I keep saying it was a mistake, but was it really? I’ve told 2 coaches at boxing about my struggle and weightloss one was just surprised the other uses it to push me. And in my head i keep saying that it was a mistake to tell him as he announces to the class ” SHE LOST 100 pounds”. I know he uses it to push me but its like my embarassment and yet my reason to keep going. If he keeps hanging it over my head it just pushes me more to keep going. It pushes me past that point of being tired where my arms hurt and don’t want to sit at my face anymore. Where I can row for 2 mins after Class straight at a decent speed and exhaust myself and yet get home and still find more energy. Was it really a mistake or the best decision of my life to now have someone push me past my break point? Tony Horton always said if that last rep doesnt hurt or cause you to struggle your not trying hard enough. I struggle on a daily basis, but Im getting better and him pushing me will make me get to my goals.

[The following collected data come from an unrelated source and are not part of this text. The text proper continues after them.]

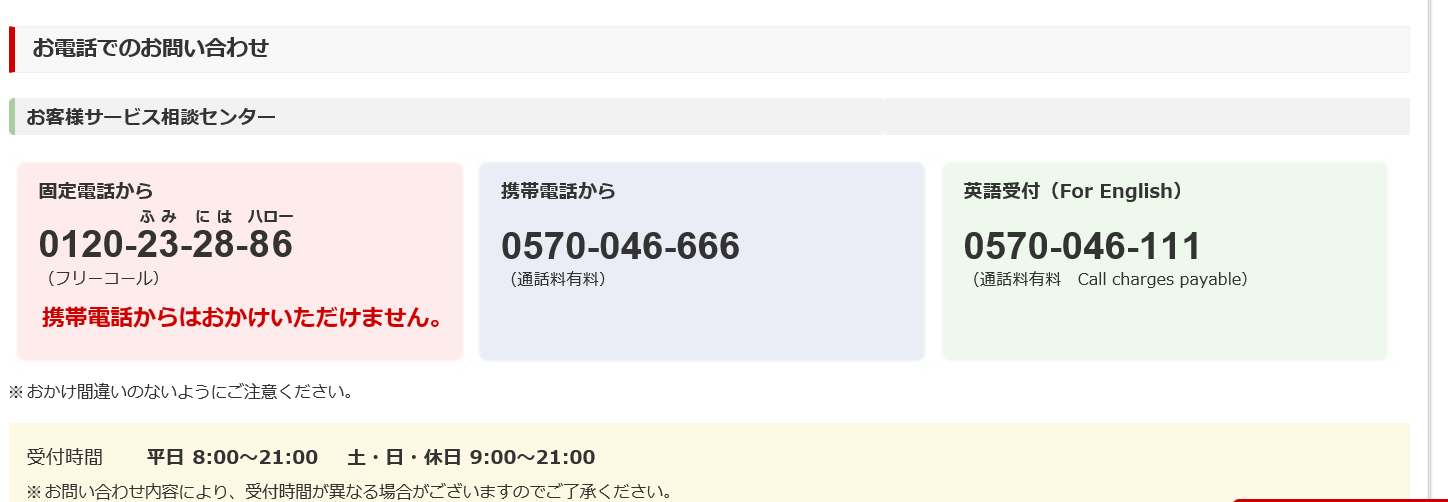 お電話でのお問い合わせ

お客様サービス相談センター

固定電話から
ふみ には ハロー
0120-23-28-86
（フリーコール）
携帯電話からはおかけいただけません。

携帯電話から
0570-046-666
（通話料有料）

英語受付（For English）
0570-046-111
（通話料有料 Call charges payable）

※おかけ間違いのないようにご注意ください。

受付時間 平日 8:00～21:00 土・日・休日 9:00～21:00
※お問い合わせ内容により、受付時間が異なる場合がございますのでご了承ください。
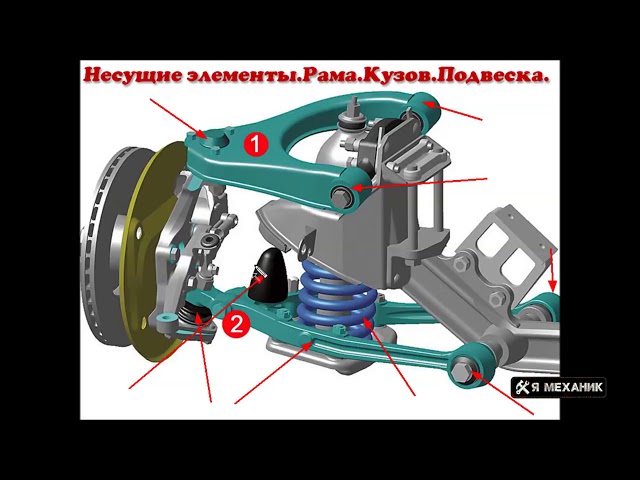 Несущие элементы.Рама.Кузов.Подвеска.

1

2

Я МЕХАНИК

There are 3 days left of 2011. Have you made your 2012 goals? I havent yet, because I dont know what I want to do yet. But ill think it through and make them in a few days. I know I want to be a size 8 and thats a goal. One I think I can make in 4 months. Probably less. Christmas is a bitch with its delicious food and so im on my first cleanse. 2 shakes a day, high protein, Trying to avoid sweets but that failed miserably yesterday. today will be better because I dont want to waste my workout. No more wasted workouts. They are not deficits we can fill with food that are NOT good for our bodies. We have one life. What are you doing with it?